Help Wanted: Volunteers seek partners to provide new well for community-run fish hatchery
By Colleen Cross
By Colleen Cross
Haliburton, Ont. – Kyle Smith wants to help make sure the fishing is good in Ontario’s cottage country.
Kyle, who heads up Aardvark Drilling’s location in Carleton Place near Ottawa, and Jake Woodward, co-owner of Haliburton Artesian Water Wells, are volunteering their time, expertise, equipment and supplies to replace a dry well at a community-run fish hatchery and they’re looking for partners to help them get it done so that the hatchery can once again run at full capacity.
For two decades, the Haliburton Highlands Outdoors Association has operated the hatchery, which receives fingerlings and raises them to stocking size to increase their survival success rate. Last year volunteers stocked the lakes with 34,000 fish.
Recently one of the wells went dry at Ontario’s largest community-run fish hatchery near Haliburton, Ont.

Exercise objective => Reproduce the passage of the fish hatchery article word for word, from "Kyle, who heads" up to and including "with 34,000 fish.".

Recorded information =>
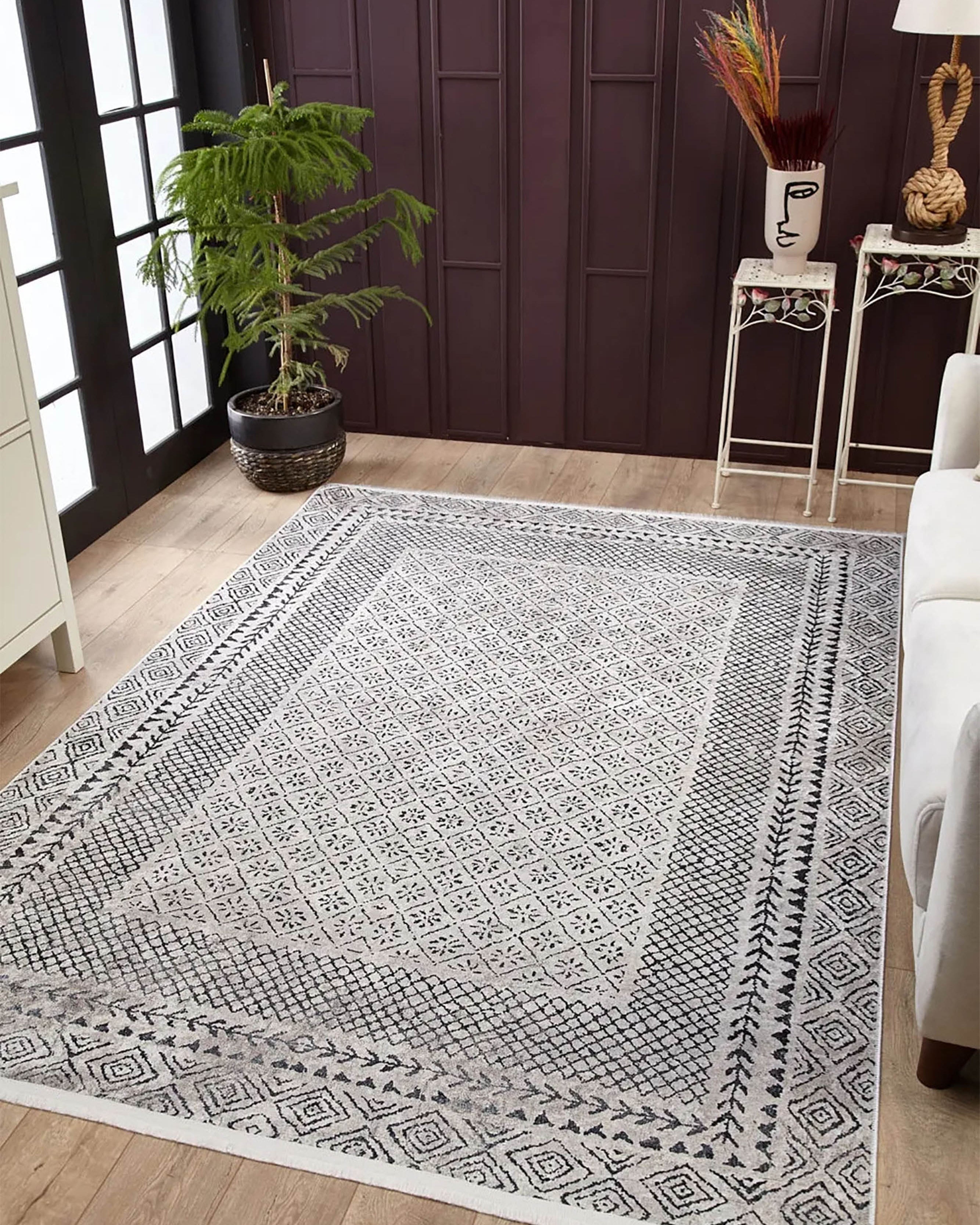 Robin Turkish Oushak Gray Geometric Rug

Reply =>
Kyle, who heads up Aardvark Drilling’s location in Carleton Place near Ottawa, and Jake Woodward, co-owner of Haliburton Artesian Water Wells, are volunteering their time, expertise, equipment and supplies to replace a dry well at a community-run fish hatchery and they’re looking for partners to help them get it done so that the hatchery can once again run at full capacity.
For two decades, the Haliburton Highlands Outdoors Association has operated the hatchery, which receives fingerlings and raises them to stocking size to increase their survival success rate. Last year volunteers stocked the lakes with 34,000 fish.